Republicans gained with minorities:

This year the GOP won around 40% of the Hispanic vote (with a lot of variation among geographies and specific demographic groups) and 13-14% of the black vote. Asians, another diverse group, are also moving toward the GOP, with around 40% voting Republican this year. …

Men don’t vote Democrat:

The Democrats can’t get men to vote for them. The gender gap continues to favor Republicans, as the GOP won male voters by 14 points, while the Dems carried women by only 6 points. …

Abortion:

I think it is fair to say that Dobbs, while correct, cost Republicans the election. States where abortion initiatives were on the ballot went especially badly for the GOP; if there was an exception, I don’t know what it was. …

Trump:

Trump’s inserting himself into the news during the last stage of the campaign played into the Democrats’ hands by enabling their absurd claim that the election was, somehow, all about Trump.

If Power Line’s poll is any indication, and I think it is, only a small minority of activist Republicans want Trump to be the party’s nominee in 2024.

I think his appeal will continue to fade as time goes by. Trump did his country, and to a lesser extent his party, a lot of good. But at this point he is a serious liability, and I am hopeful that the midterms decisively broke his grip on the GOP.

The future:

We continue to be a bitterly divided, 50/50 country. It is like trench warfare in World War I: party loyalty is so strong, and power so evenly divided, that even the worst inflation in decades, millions of illegal immigrants and spiraling crime can move the line only a yard or two.

Vote counting might have something to do with it. You think it is mere coincidence that the Dems win just enough close seats to retain power, and that those seats were where the people in charge are Dems?

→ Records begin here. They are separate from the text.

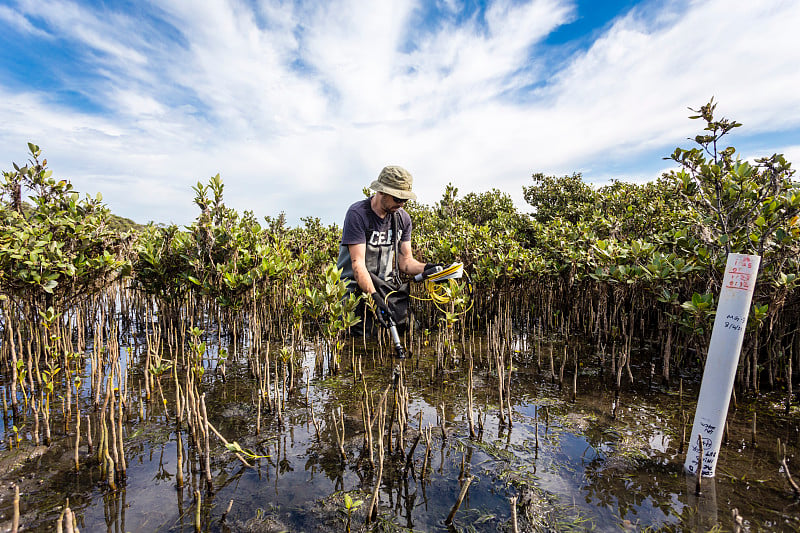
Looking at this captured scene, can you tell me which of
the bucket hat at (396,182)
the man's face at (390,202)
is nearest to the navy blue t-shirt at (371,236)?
the man's face at (390,202)

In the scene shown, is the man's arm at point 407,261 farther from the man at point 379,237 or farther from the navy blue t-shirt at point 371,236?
the navy blue t-shirt at point 371,236

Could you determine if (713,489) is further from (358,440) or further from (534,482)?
(358,440)

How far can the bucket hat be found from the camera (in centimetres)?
472

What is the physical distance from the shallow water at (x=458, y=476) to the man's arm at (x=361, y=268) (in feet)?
4.87

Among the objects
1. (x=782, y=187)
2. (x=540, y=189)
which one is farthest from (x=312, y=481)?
(x=540, y=189)

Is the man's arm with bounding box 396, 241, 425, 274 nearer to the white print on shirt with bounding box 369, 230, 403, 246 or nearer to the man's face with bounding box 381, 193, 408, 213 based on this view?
the white print on shirt with bounding box 369, 230, 403, 246

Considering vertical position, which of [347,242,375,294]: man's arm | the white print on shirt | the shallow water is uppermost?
the white print on shirt

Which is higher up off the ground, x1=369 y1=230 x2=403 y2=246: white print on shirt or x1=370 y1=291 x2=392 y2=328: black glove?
x1=369 y1=230 x2=403 y2=246: white print on shirt

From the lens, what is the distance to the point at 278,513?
2.33 m

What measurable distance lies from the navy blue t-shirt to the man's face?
0.70 ft

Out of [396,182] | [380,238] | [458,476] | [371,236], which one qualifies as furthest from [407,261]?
[458,476]

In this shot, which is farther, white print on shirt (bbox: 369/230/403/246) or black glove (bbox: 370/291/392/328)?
white print on shirt (bbox: 369/230/403/246)

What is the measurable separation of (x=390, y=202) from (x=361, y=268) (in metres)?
0.95

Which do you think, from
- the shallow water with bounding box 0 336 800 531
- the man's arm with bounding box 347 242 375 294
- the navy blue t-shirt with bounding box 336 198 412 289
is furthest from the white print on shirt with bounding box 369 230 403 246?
the shallow water with bounding box 0 336 800 531
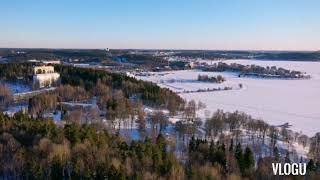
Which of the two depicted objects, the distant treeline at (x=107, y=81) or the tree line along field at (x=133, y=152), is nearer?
the tree line along field at (x=133, y=152)

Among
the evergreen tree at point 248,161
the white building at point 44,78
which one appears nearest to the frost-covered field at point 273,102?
the evergreen tree at point 248,161

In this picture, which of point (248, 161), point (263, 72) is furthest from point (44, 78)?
point (263, 72)

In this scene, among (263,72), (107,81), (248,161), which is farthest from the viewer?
(263,72)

The Dems must have been so embarrassed in 2020, with all those videos of Democrat vote counters putting the same ballots through the counting machines multiple times, pulling boxes of ballots out from hiding under the table when the Republican poll workers had gone home, confining Republican scrutineers to 100 feet from the vote counting, Zuckerbucks, and so on. This time the Dems are so much better organized — it’s so much harder to say how they did it. Yet they did.

The red wave materialized 52 to 47. Yet the Democrats have retained control of the Senate and may well win the House as well. The Washington establishment is still running the country, unimpeded. The dumb old Republicans are left scratching their heads.

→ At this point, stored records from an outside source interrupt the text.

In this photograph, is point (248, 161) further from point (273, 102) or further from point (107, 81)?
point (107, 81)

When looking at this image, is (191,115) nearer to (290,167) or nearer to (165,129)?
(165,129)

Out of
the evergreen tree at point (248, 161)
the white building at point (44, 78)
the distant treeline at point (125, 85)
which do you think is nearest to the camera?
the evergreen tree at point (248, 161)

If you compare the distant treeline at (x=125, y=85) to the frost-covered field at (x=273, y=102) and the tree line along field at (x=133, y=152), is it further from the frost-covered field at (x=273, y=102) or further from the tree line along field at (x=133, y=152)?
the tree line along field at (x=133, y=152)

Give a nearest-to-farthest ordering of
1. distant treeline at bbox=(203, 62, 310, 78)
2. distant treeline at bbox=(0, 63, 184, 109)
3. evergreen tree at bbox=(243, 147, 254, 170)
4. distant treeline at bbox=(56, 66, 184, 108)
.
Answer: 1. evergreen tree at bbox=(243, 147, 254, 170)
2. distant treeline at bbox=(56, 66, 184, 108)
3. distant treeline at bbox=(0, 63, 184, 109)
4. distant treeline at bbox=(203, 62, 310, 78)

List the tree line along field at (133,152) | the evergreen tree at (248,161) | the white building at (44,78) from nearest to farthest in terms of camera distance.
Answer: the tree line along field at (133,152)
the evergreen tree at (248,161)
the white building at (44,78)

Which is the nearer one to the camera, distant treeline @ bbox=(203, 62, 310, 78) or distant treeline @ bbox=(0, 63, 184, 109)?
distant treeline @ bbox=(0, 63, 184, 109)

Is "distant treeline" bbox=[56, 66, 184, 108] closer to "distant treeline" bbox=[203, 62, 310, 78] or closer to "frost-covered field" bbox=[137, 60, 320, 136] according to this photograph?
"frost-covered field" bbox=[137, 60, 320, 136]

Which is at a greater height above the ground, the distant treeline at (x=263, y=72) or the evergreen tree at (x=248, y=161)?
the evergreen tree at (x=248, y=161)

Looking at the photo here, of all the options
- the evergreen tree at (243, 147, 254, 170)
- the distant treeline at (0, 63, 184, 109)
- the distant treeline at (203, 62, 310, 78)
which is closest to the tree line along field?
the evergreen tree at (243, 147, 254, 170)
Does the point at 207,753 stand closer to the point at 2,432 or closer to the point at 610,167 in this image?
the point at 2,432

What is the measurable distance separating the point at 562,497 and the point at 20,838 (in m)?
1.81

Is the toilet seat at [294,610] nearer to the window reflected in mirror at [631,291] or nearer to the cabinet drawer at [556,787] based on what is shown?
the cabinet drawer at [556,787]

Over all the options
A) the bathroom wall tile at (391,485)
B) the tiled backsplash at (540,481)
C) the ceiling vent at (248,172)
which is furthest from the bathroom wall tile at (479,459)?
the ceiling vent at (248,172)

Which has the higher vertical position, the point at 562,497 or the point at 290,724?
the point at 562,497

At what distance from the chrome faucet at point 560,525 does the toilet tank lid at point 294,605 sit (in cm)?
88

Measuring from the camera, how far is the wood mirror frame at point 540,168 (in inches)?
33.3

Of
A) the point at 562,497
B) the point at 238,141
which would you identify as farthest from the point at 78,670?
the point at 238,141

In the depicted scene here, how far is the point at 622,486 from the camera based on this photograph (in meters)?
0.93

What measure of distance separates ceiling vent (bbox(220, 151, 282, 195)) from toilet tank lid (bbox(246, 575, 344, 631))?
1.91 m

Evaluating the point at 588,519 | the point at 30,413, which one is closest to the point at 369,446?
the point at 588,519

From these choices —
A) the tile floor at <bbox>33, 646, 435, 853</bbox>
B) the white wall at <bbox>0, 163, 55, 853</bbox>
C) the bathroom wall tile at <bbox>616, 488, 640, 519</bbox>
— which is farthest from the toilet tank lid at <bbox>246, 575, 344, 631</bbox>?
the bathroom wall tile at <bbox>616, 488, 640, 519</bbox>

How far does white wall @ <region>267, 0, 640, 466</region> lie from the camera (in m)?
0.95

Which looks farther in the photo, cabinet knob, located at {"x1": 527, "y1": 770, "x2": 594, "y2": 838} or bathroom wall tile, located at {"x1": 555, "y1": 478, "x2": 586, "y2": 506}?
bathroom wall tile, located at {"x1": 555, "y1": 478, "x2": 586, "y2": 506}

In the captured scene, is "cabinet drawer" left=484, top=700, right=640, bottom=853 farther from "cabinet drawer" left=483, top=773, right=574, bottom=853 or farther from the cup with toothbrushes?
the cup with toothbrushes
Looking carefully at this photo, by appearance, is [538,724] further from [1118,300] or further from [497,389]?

The Republicans need to insist on paper ballots, voter ID, almost no exceptions to voting in person on the day, purple fingers, counting by hand, and scrutineers from both sides watching the ballots at all times. The current system is not credible.

But the uniparty Republicans will not support that, so the system of masked authoritarianism limps on. How long has it been running? When was the will of the electorate last reflected in the result, before the unexpected accident of Trump 2016?